State approached MPD report with ‘predetermined conclusion,’ police leader says

Police "do not choose who breaks the law. They do not choose who commits acts of violence against the community," a local police leader said in response to accusations of racism from the state.

Minneapolis police respond to the scene of a robbery in early November. (Kyle Hooten/Alpha News)

The head of the Minneapolis police union fired back at a recent report that accuses the city’s police of racism. She is not alone.

The report, compiled by the Minnesota Department of Human Rights (MDHR), concluded that “there is probable cause that the City and MPD engage in a pattern or practice of race discrimination in violation of the Minnesota Human Rights Act.” Specifically, the report says MPD officers take harsher action against black people than white people in similar circumstances, use offensive language, and maintain anonymous social media accounts “to surveil black individuals and organizations.”

The 72-page report has generated significant media buzz around Minnesota, capturing the attention of state leaders. However, its conclusions have not gone unquestioned.

The most basic criticism of the document is its scope; it addresses years of policing that occurred before recent reforms in a department that some say bears little resemblance to the MPD of 2022. Others, like Power Line’s Scott Johnson, note that MPD was under the control of former Chief Medaria Arradondo from 2017 until January of this year.

“He is black. Can we go to him for comment? Is he a racist? Does he take responsibility for the department’s systemic racism?” Johnson asks.

Another key weakness of the study is its methodology for determining what circumstances are “similar.” Even the left-leaning Star Tribune Editorial Board has looked with skepticism on the MDHR’s conclusion that black citizens receive worse treatment from the MPD than white citizens in the same situations.

“Questions also may be raised about some of the statistical conclusions in the report,” the board writes. “Data comparing arrests under ‘similar circumstances’ is critical and damning, but many factors beyond race and bias could complicate drawing broad conclusions about some disparities.”

Meanwhile, Sherral Schmidt, president of the Police Officers Federation of Minneapolis, maintains that officers are unbiased, only enforcing the law against those who break it.

“Minneapolis cops go to work every day and serve the city of Minneapolis with professionalism,” she said in a statement provided to Alpha News. “They do not choose who breaks the law. They do not choose who commits acts of violence against the community.”

Schmidt is apparently suggesting that MPD has the largest number of unpleasant interactions with the black community because that’s who is committing most of the crime. This suggestion is based on statistical reality.

According to the FBI’s 2020 Uniform Crime Report (the most recent report available), 67% of offenders in Minneapolis were black. Not only does this far surpass the 8% of crime perpetrated by white people, but white citizens of Minneapolis are disproportionately victimized relative to the amount they offend — being on the receiving end of 32% of crime in the city.

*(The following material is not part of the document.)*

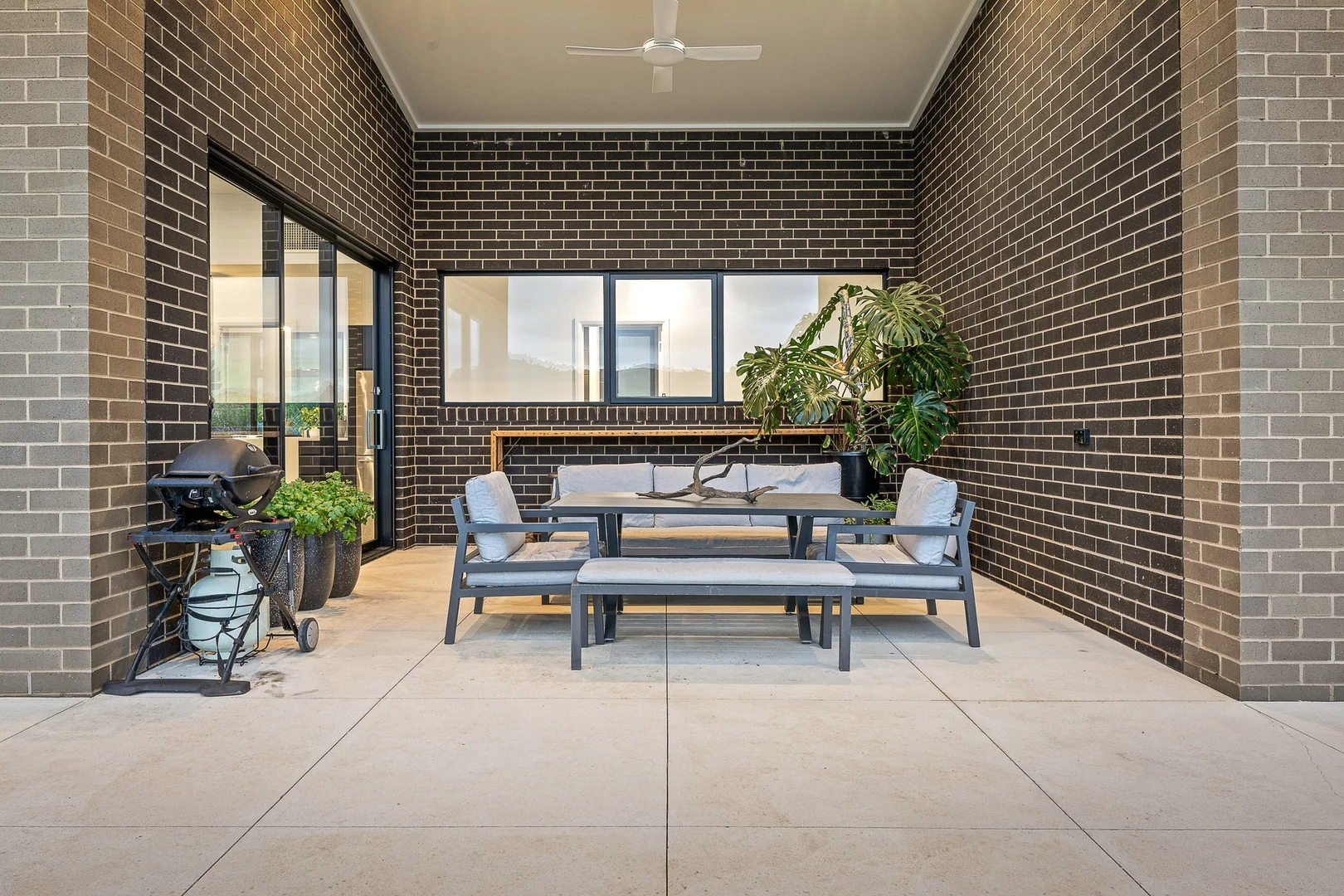 Additional image 23 of 126 Hores Road, Talgarno VIC 3691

Schmidt believes MDHR “started with the predetermined conclusion that Minneapolis police officers are bad.”

“The MDHR appears to have focused on ‘evidence’ to support their preconceived conclusions. The data they presented as ‘evidence’ is without context. One thing became clear in the presentation: the investigation was not objective. It appears the MDHR fixated on opinions and outlier videos to make it look like every officer wearing our uniform is racist and sexist, which is simply not true,” she said.

Greg Pulles, a retired Twin Cities attorney, said the key conclusion in the report is that “similarly situated blacks and whites are treated differently.” He said this type of review is sometimes referred to as a “matched pair analysis.”

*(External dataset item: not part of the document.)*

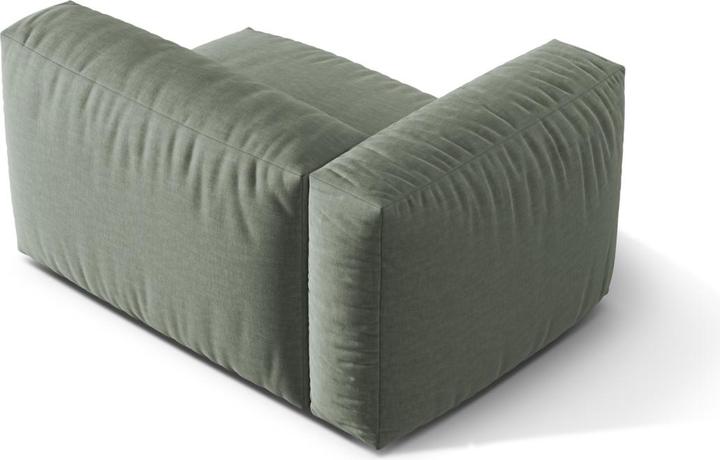 Produktbild Micadoni Martina (2-Sitzer, 3-Sitzer, 4-Sitzer)
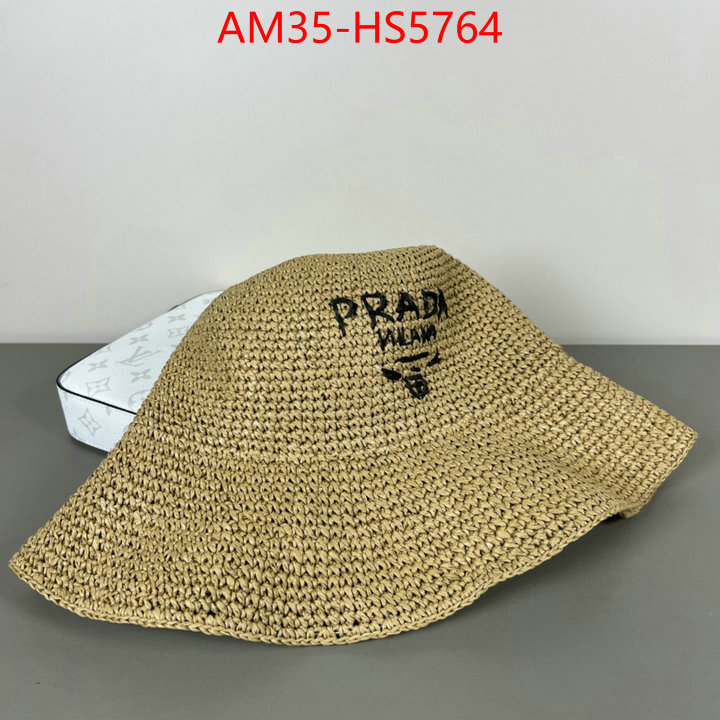 best replica 1:1 ID: HS5764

“To do this properly you need to identify all the factors that go into a decision, and so for something like use of force you need to identify all the factors that go into an officer’s decision to use force. So drunkenness, on drugs, verbally abusive, did the officer know the offender’s record, circumstances like what is the crime involved, and signs of resisting. Only after you identify the factors can you then attempt a matched pair analysis to see if truly similarly situated blacks and whites were treated the same,” he said.

“Instead, for use of force they use whether the suspect ‘tensed up.’ That is far from comprehensive enough to do a true matched pair analysis,” he added. “The core problem of course is that on average blacks are far more involved in crime and thus it is to be expected that their treatment will be different.”